PROBLEM STATEMENT
Rewrite everything in the sidecar accessor text from "Sidecar index names" down to "a column-less frame.", swapping "mistakes" for "errors".

TEXT BLOCK
- Opening Delimiter -
Six new long-format / id-indexed sidecar accessors read directly from the SoA metadata stores. `kind=` selects the constraint family (`"regular"` / `"indicator"` / `"one_hot"` / `"sos1"`, default `"regular"`):

- `constraint_metadata_df(kind=...)` — id-indexed (`name` / `subscripts` / `description`)
- `constraint_parameters_df(kind=...)` — long format (`{kind}_constraint_id` / `key` / `value`)
- `constraint_provenance_df(kind=...)` — long format (`{kind}_constraint_id` / `step` / `source_kind` / `source_id`)
- `constraint_removed_reasons_df(kind=...)` — long format (`{kind}_constraint_id` / `reason` / `key` / `value`)
- `variable_metadata_df()` — id-indexed
- `variable_parameters_df()` — long format

Sidecar index names are kind-qualified (`regular_constraint_id` / `indicator_constraint_id` / `one_hot_constraint_id` / `sos1_constraint_id` / `variable_id`) so accidental cross-id-space `df.join()` mistakes surface in `df.head()` and friends. Long-format `*_parameters_df` / `*_removed_reasons_df` rows are sorted by `(id, key)`, and empty long-format DataFrames keep their column schema instead of returning a column-less frame.
- Closing Delimiter -
INFORMATION PROVIDED
- Opening Delimiter -
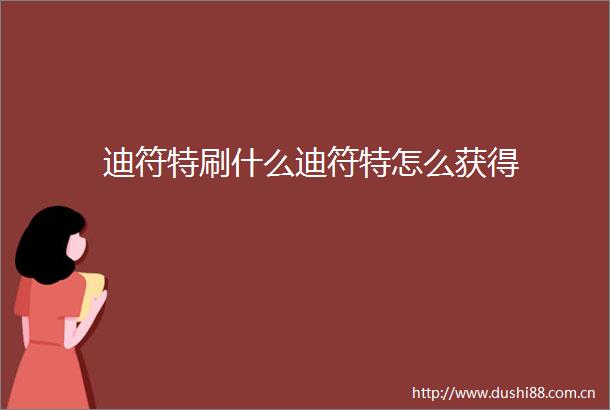 迪符特刷什么迪符特怎么获得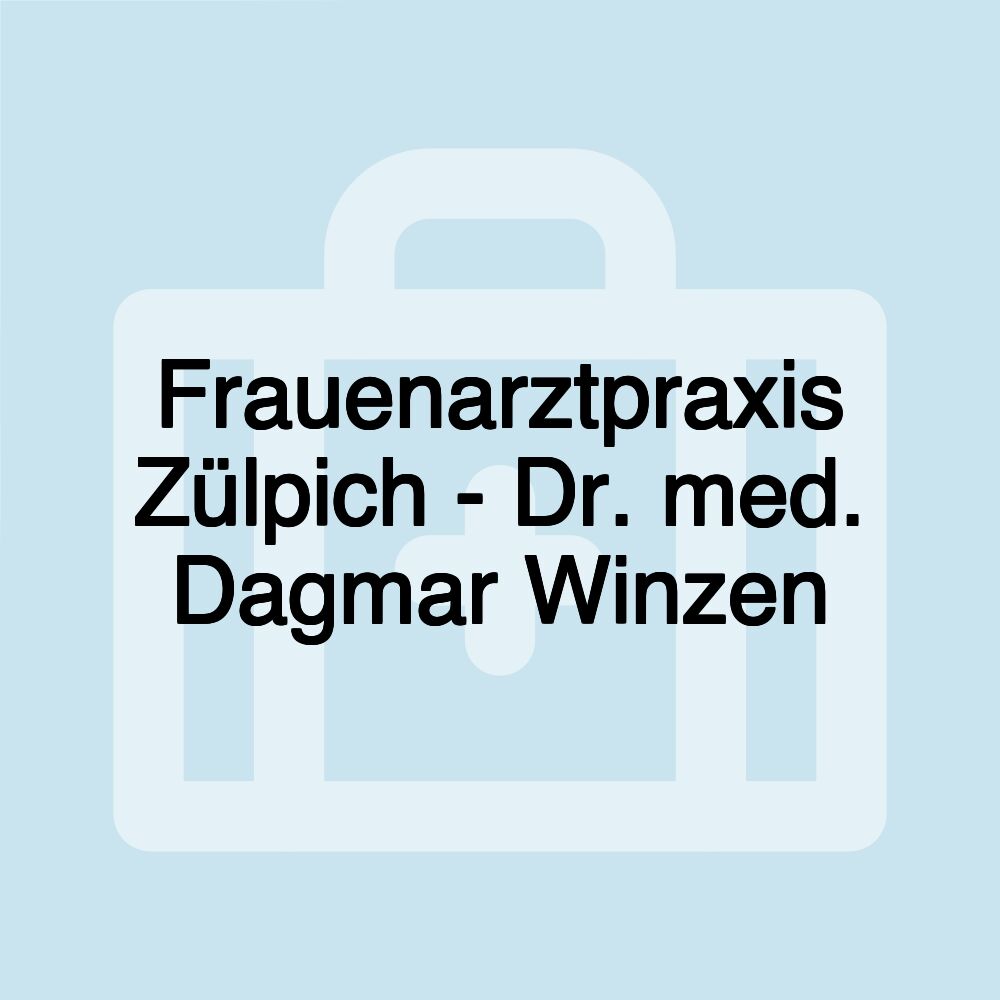 Frauenarztpraxis Zülpich - Dr. med. Dagmar Winzen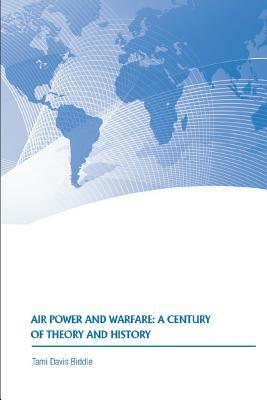 Air Power and Warfare: A Century of Theory and History by Strategic Studies Institute, Tami Davis Biddle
- Closing Delimiter -
RESULT FOR THIS EXERCISE
Sidecar index names are kind-qualified (`regular_constraint_id` / `indicator_constraint_id` / `one_hot_constraint_id` / `sos1_constraint_id` / `variable_id`) so accidental cross-id-space `df.join()` errors surface in `df.head()` and friends. Long-format `*_parameters_df` / `*_removed_reasons_df` rows are sorted by `(id, key)`, and empty long-format DataFrames keep their column schema instead of returning a column-less frame.